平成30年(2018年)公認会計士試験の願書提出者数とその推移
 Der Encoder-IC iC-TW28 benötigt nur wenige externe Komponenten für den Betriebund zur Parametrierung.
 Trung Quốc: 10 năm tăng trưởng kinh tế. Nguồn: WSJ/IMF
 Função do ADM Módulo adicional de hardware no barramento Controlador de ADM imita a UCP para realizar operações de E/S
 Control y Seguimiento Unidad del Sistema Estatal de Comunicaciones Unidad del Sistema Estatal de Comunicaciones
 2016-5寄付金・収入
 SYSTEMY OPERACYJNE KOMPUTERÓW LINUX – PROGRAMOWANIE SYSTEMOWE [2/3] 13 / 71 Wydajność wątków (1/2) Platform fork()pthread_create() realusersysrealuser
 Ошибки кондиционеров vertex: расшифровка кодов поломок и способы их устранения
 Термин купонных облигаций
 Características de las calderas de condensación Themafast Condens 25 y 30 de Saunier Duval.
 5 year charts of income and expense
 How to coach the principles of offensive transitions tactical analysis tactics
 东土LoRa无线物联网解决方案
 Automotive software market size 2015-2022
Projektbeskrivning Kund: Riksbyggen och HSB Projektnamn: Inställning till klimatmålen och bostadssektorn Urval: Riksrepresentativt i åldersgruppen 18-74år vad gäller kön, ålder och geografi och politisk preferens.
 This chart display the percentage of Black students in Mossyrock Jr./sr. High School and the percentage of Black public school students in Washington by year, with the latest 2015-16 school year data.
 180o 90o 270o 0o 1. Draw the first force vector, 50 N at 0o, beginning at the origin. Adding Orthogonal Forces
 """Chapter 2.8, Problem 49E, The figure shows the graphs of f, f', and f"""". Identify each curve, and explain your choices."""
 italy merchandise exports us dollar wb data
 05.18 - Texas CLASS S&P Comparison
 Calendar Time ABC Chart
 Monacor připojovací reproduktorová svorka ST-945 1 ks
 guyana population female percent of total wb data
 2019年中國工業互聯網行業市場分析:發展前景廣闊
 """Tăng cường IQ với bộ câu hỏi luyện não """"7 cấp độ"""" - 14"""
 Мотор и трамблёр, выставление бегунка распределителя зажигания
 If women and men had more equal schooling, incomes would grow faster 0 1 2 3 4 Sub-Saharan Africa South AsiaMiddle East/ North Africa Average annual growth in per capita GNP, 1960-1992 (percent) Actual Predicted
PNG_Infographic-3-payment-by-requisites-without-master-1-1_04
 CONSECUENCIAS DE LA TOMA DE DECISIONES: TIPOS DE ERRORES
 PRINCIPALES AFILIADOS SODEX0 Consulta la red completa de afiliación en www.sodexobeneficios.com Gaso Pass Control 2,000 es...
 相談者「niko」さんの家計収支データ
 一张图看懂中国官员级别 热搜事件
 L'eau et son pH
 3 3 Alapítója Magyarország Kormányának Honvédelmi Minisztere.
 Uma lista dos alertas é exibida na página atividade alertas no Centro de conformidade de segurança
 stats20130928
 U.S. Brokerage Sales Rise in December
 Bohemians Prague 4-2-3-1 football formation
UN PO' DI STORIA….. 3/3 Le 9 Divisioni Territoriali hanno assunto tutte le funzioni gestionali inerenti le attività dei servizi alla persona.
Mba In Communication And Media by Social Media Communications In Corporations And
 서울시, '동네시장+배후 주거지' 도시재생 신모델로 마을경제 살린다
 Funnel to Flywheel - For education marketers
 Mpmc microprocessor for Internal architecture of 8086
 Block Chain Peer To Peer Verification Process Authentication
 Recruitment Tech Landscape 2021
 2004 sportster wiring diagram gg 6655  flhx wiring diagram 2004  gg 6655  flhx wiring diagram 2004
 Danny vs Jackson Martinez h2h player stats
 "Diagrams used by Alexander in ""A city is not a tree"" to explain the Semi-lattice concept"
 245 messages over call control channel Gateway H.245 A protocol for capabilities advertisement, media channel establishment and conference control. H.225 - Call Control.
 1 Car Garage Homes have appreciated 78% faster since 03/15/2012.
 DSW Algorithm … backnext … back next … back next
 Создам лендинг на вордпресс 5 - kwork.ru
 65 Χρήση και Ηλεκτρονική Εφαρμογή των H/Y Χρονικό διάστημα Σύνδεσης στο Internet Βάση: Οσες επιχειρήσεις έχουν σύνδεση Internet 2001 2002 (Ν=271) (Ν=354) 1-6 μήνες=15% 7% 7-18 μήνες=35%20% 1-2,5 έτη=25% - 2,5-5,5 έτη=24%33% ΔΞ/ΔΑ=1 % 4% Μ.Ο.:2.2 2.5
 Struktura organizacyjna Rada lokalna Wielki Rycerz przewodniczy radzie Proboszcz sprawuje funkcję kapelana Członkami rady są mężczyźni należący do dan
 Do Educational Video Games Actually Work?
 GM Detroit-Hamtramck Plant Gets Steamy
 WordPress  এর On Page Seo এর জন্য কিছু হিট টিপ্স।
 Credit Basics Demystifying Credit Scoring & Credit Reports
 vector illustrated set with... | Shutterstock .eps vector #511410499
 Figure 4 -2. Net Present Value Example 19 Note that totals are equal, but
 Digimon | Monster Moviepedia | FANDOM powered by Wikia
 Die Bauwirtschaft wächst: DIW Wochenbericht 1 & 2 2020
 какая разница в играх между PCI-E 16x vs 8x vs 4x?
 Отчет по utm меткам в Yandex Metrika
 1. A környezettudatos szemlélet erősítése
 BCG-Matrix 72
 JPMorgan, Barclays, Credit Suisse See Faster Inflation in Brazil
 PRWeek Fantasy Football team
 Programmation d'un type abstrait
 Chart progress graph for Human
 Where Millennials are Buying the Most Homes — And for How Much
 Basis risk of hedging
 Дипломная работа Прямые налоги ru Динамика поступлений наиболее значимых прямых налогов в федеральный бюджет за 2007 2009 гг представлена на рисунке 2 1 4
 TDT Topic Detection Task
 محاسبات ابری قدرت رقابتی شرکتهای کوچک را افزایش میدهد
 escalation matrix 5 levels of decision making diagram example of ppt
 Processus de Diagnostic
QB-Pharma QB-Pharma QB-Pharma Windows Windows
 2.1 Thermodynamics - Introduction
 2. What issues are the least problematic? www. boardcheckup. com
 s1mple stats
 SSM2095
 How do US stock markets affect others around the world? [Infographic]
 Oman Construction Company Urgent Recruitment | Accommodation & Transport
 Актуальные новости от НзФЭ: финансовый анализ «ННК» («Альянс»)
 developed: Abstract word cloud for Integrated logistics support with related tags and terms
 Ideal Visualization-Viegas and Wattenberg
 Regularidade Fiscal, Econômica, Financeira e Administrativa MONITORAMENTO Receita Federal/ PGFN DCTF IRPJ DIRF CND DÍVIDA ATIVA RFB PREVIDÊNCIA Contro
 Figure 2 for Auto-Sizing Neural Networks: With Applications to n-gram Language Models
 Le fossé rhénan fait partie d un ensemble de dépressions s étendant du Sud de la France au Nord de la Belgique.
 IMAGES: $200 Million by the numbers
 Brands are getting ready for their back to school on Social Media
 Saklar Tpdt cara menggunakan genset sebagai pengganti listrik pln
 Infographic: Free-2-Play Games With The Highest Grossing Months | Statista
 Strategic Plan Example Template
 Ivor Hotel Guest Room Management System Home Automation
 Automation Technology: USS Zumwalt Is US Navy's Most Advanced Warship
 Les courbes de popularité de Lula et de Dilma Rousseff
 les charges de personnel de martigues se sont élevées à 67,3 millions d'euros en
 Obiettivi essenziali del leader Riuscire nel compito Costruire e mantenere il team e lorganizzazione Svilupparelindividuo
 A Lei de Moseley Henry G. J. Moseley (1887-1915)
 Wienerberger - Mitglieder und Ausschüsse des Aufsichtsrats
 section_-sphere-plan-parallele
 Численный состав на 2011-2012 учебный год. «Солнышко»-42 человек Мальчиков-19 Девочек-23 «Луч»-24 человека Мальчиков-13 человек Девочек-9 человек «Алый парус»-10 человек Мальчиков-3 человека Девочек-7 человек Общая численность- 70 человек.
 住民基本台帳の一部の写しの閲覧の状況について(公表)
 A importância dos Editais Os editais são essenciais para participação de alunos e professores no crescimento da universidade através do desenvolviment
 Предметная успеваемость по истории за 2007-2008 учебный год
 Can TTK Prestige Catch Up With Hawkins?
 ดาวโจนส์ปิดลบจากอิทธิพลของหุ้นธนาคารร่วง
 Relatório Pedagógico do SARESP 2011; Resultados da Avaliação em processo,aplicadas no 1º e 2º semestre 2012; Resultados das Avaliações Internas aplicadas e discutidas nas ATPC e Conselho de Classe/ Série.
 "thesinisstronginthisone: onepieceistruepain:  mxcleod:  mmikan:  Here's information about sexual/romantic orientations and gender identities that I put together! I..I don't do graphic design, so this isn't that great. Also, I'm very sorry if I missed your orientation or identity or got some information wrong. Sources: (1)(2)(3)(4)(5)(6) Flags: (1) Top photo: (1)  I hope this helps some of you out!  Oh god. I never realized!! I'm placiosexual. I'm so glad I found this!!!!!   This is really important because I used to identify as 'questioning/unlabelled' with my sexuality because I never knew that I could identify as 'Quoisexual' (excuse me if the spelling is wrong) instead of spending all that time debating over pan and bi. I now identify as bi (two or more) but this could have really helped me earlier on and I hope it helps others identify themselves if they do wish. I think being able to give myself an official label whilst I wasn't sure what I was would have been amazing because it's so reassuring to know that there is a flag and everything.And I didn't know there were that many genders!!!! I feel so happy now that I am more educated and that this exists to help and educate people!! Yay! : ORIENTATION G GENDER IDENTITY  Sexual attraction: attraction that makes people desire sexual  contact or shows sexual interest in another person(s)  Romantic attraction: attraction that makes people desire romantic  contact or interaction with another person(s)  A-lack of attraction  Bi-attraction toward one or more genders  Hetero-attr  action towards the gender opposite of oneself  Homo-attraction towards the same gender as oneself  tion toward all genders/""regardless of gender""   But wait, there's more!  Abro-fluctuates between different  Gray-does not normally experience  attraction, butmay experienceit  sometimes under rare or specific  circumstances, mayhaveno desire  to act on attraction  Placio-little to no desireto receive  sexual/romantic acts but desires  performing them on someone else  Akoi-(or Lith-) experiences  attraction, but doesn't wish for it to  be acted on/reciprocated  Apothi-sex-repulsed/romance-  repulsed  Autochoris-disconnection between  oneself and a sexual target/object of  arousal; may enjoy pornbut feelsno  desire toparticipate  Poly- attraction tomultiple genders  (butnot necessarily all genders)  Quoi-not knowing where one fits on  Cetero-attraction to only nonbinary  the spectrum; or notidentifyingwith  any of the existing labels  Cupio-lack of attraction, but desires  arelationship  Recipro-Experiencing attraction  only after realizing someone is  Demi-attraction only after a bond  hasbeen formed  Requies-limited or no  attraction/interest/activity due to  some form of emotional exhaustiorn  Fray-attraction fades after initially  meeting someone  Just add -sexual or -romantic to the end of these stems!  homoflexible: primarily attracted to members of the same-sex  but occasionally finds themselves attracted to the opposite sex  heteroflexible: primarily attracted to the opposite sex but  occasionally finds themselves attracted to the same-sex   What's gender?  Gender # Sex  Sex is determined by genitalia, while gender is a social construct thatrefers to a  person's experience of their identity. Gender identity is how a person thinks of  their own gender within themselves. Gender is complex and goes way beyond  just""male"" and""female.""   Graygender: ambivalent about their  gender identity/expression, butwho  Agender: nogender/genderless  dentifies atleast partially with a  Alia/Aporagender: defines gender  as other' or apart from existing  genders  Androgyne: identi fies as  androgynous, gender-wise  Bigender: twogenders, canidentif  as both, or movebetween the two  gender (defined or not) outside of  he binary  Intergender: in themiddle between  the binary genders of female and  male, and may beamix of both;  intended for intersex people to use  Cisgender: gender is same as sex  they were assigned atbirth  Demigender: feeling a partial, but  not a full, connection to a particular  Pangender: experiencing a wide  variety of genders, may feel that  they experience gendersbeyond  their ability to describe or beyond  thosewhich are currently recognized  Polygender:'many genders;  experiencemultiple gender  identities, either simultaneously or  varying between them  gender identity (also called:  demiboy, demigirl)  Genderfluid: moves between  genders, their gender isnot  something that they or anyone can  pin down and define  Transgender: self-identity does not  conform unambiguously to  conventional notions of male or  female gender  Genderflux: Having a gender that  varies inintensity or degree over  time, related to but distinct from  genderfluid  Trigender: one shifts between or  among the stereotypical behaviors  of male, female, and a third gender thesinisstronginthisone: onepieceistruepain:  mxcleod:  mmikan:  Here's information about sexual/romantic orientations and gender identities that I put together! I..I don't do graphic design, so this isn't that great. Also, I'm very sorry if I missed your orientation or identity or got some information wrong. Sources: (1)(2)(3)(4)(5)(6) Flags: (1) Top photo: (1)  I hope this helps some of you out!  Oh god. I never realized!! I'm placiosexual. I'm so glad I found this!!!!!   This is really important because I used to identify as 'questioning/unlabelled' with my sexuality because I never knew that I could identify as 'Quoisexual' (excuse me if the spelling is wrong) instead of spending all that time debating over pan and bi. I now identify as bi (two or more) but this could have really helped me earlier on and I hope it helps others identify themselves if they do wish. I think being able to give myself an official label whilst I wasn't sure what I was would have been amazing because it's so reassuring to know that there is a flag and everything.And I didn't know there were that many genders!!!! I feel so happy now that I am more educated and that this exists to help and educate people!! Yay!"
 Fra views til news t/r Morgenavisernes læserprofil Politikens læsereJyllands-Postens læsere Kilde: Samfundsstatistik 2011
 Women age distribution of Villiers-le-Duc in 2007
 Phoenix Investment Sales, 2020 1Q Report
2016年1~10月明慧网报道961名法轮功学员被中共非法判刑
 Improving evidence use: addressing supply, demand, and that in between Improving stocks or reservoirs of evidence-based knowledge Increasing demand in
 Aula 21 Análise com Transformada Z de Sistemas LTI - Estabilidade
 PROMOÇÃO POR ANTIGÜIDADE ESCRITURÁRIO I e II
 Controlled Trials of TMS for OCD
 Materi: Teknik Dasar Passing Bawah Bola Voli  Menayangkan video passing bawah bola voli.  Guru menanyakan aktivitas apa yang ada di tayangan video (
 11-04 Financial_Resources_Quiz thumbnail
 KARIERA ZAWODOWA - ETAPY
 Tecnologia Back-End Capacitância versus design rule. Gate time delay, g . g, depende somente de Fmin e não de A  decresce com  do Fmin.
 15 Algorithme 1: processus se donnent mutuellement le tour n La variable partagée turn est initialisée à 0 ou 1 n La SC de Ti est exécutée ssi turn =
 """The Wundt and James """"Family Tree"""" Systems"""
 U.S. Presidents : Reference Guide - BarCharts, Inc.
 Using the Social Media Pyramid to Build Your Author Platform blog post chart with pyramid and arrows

## WHAT THE EXERCISE ASKS
Take each line above that holds the string "Automation" and copy it.

## EXERCISE OUTPUT
 Ivor Hotel Guest Room Management System Home Automation
 Automation Technology: USS Zumwalt Is US Navy's Most Advanced Warship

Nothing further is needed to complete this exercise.